While Senate Democrats are not an entirely cohesive bloc, Republicans have proven to be a far more factionally disorganized group. On major pieces of compromise legislation -- whether it was budgets, the debt ceiling bill, or a tax cut compromise-- Reid pulled more of his caucus along for the ride than any other leader in Congress.

But if it comes to a Romney presidency, Reid’s task won’t be to convince his caucus to promote the president’s agenda-- instead, he will need them to keep a last line of defense against the programs Romney wants to repeal.

Democratic insiders were fairly certain that Reid, even if offered enticing trade-offs, would not be open to dealmaking that might pare back the healthcare or financial reform bills. And they were equally adamant that Reid would not agree to back off his insistence that tax increases be part of a package to avoid the fiscal cliff, at any price.

More likely, both Republicans and Democrats surmised, Reid’s horse-trading instincts would surface in policy areas that were under-addressed in the last Congress, such as a comprehensive energy bill, or on education.

“I personally worked with Harry Reid when I was in the White House on two big issues: Land and water disputes that had been in the courts for years,” Rogich recalled of his time in the Bush administration, surmising that Reid might do better with a Republican administration when it came to making compelling deals.

Democrats did not agree.

“Reid’s comfortable in his own skin. He knows exactly who he is and where he wants to go,” Manley said. “That’s probably where a little bit of this tension comes from: He looks at Romney and he sees a guy who lacks any core convictions...that’s just not the way Reid operates, and he’s not a big fan of those who operate that way.”

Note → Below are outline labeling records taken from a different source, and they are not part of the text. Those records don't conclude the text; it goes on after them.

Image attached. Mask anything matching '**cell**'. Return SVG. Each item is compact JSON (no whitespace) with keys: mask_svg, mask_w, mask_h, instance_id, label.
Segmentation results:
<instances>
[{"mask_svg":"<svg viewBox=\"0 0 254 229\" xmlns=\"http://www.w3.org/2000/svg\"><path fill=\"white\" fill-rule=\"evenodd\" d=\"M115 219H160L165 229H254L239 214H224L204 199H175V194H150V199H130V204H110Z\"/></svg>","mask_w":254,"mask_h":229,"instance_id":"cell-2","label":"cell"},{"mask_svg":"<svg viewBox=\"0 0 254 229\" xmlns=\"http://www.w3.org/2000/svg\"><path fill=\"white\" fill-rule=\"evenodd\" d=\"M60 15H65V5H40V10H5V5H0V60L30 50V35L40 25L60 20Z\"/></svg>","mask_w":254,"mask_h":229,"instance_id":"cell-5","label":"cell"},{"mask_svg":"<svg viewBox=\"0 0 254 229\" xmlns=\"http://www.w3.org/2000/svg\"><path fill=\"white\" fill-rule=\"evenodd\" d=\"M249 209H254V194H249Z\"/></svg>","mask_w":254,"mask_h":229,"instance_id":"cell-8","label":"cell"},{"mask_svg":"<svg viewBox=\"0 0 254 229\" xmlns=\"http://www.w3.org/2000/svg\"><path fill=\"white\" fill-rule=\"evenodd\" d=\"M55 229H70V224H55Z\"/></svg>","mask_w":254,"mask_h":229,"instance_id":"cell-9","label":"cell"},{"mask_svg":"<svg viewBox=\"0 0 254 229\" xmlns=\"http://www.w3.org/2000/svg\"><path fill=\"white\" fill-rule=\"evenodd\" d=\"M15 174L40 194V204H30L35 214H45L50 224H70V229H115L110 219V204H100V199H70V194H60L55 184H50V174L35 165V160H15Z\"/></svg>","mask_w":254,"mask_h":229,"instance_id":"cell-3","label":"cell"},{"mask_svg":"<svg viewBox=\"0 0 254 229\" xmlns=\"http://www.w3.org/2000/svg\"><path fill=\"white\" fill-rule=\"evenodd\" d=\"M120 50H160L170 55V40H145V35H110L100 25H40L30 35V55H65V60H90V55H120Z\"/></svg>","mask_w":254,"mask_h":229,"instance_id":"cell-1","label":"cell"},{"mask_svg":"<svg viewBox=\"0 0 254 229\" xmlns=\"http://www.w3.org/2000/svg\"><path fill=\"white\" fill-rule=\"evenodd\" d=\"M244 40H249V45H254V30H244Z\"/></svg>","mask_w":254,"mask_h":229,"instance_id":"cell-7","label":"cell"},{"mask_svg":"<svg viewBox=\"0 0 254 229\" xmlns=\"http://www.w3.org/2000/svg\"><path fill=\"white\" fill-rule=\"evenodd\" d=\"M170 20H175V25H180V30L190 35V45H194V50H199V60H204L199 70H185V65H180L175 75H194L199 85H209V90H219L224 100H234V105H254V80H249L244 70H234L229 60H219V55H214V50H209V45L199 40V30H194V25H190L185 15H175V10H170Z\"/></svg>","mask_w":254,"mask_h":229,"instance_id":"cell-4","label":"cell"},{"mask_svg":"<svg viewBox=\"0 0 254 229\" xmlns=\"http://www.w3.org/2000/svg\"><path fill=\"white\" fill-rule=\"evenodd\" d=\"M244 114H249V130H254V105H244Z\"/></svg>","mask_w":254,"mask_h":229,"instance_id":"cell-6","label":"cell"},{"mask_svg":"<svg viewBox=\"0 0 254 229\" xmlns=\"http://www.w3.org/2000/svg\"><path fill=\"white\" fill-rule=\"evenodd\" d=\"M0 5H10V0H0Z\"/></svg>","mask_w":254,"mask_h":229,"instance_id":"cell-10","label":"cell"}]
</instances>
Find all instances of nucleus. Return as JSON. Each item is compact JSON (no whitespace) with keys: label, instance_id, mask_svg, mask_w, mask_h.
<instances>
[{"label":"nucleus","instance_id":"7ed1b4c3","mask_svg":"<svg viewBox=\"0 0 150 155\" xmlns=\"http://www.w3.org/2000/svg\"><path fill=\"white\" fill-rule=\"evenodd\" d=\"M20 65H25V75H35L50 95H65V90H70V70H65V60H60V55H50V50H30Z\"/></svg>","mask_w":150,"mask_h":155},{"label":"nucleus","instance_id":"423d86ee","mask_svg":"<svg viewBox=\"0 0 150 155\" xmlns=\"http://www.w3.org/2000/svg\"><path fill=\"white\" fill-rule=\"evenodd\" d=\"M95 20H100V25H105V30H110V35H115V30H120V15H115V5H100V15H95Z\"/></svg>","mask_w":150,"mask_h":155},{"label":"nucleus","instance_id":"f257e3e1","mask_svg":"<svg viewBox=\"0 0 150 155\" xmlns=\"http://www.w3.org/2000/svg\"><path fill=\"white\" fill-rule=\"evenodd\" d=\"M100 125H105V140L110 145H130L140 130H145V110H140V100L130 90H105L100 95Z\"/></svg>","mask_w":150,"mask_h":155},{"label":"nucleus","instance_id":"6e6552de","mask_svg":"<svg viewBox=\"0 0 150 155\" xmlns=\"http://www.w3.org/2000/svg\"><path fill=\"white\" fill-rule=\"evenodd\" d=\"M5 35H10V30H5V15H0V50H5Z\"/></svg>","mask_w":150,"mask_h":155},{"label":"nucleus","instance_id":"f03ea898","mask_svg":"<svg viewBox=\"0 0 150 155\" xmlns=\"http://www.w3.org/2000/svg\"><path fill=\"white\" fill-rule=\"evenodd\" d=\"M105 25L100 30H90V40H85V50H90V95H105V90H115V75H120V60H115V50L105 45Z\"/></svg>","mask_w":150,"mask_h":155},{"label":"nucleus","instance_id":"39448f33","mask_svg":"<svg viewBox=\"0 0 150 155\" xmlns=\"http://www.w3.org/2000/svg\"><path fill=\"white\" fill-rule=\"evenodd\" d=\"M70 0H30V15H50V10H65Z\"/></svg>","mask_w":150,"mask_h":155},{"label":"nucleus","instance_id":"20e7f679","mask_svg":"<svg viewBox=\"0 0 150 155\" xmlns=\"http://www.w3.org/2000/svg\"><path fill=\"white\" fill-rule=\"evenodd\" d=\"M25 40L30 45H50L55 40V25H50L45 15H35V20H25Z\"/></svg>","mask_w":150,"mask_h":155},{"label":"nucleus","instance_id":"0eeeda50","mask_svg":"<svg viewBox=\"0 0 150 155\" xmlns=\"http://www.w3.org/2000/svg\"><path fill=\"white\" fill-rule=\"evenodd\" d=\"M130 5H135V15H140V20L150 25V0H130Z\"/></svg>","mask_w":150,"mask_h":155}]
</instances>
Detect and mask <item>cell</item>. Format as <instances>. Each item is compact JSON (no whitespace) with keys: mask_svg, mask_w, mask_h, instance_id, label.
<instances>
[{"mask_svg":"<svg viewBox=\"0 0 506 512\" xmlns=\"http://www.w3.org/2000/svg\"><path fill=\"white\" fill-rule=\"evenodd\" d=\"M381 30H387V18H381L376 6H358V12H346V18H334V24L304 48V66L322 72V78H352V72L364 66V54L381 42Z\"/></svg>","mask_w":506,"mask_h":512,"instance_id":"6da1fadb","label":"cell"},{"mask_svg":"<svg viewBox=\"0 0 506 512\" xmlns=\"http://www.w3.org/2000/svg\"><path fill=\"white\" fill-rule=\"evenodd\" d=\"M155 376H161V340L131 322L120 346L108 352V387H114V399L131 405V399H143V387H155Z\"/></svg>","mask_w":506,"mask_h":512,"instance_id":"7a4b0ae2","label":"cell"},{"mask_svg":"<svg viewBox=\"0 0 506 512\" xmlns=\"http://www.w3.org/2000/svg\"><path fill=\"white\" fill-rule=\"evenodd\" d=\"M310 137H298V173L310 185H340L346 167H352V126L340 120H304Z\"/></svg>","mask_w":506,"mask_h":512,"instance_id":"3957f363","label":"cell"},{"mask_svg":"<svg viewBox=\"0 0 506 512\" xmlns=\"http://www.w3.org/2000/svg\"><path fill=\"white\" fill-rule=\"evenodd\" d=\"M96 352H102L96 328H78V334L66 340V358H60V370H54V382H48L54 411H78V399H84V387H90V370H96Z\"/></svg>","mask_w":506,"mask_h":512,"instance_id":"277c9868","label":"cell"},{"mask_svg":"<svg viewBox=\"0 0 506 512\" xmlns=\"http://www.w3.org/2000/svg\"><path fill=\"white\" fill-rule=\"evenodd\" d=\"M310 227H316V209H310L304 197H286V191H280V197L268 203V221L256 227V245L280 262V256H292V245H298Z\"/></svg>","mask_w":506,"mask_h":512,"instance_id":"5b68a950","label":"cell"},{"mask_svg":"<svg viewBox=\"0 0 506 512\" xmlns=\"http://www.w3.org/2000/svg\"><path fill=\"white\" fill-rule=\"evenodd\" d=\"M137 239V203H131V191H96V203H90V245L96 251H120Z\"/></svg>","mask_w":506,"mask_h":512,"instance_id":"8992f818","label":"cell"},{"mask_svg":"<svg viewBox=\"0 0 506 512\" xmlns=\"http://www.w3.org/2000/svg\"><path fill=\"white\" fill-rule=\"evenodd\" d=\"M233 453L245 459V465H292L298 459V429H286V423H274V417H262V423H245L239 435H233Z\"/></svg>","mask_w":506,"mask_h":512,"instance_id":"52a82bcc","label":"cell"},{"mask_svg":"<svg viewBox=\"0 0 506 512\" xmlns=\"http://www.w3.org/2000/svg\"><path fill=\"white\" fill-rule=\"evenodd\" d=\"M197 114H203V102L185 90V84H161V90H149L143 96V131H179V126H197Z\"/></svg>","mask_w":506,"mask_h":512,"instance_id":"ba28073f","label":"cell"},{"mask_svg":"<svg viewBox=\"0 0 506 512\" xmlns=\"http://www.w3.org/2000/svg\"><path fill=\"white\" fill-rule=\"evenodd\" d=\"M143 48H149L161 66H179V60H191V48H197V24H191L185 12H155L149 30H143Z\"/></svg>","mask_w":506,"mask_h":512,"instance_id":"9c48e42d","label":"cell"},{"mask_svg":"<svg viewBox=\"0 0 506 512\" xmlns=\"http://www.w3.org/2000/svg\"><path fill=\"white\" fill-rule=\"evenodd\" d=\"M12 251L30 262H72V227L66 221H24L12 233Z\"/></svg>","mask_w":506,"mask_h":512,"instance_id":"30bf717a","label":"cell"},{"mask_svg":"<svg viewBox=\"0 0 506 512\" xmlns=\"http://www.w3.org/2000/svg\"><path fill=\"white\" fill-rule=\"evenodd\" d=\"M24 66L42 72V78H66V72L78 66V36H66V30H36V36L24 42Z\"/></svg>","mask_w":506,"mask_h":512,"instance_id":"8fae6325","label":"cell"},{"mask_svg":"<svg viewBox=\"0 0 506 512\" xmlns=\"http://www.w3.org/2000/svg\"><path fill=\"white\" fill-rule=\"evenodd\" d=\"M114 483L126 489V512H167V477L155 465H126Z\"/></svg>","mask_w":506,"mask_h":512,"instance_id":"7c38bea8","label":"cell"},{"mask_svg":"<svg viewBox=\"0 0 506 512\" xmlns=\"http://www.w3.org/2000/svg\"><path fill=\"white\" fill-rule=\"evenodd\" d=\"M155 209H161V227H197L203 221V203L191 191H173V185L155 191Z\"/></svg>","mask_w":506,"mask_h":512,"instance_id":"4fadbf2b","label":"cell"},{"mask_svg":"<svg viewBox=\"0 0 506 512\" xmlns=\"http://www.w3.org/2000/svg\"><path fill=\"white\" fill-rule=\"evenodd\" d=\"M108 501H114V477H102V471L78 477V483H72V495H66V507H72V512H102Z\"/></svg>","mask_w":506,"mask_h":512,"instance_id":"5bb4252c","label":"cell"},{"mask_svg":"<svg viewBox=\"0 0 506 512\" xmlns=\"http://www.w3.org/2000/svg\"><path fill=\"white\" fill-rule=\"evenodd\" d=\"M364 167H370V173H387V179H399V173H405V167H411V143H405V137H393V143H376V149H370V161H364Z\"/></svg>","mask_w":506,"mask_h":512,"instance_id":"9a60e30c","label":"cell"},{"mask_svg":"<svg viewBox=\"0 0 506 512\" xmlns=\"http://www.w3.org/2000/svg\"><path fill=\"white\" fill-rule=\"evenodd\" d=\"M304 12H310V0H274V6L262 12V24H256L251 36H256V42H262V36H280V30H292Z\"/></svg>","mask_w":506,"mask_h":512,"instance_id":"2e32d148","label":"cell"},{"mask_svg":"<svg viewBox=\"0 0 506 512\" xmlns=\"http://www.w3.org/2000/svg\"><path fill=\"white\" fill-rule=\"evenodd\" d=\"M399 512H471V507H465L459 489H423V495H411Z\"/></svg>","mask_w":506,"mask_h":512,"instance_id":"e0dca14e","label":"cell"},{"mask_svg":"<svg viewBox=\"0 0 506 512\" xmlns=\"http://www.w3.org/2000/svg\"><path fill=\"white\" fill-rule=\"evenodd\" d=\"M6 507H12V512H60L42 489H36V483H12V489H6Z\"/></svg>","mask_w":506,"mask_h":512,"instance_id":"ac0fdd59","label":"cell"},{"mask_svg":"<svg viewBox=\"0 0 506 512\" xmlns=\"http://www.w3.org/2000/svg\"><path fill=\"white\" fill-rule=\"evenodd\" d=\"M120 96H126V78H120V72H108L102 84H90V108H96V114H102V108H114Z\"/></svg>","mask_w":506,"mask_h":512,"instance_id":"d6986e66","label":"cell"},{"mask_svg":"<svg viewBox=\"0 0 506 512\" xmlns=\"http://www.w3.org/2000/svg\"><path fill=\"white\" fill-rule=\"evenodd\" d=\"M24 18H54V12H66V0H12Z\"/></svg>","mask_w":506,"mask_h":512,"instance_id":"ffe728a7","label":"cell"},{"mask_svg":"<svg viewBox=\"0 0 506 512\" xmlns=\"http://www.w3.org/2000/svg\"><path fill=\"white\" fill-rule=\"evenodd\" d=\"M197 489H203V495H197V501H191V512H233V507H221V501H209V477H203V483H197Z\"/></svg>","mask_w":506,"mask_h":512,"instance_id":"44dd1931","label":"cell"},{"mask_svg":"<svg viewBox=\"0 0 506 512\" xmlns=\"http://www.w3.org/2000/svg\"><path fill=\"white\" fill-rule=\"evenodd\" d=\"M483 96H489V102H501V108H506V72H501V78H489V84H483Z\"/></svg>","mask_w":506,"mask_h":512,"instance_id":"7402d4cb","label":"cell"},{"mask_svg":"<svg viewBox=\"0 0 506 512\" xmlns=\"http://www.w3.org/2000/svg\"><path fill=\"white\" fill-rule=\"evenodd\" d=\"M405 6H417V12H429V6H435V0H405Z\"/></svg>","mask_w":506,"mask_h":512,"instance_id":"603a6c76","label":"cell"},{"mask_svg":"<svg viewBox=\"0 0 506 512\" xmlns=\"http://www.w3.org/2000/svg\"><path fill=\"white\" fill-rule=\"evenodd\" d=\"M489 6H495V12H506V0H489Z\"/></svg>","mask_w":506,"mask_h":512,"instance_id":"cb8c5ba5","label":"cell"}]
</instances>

Simply by virtue of their partisan differences, a Reid-Romney relationship wouldn’t be as productive the relationship between Reid and Obama. Democrats describe that relationship as rooted in a filial admiration.

“Reid has a personal affinity for this president that I have not seen him have for many people,” Vassiliadis said. “I’ve never seen him have that kind of affection for another politician. It’s almost paternalistic.”

If Reid were forced to switch gears, he would mourn the loss of that partnership, Vassiliadis added. “But he doesn’t mourn long,” he said.

Republicans, meanwhile, disparage the idea that a lovefest between the Senate’s leader and the president is a necessary element of effective governing.

“They’re clearly not best pals. And they clearly have a pretty different view of how government should operate,” Erwin said. “But that doesn’t mean they both don’t care about the future of America.”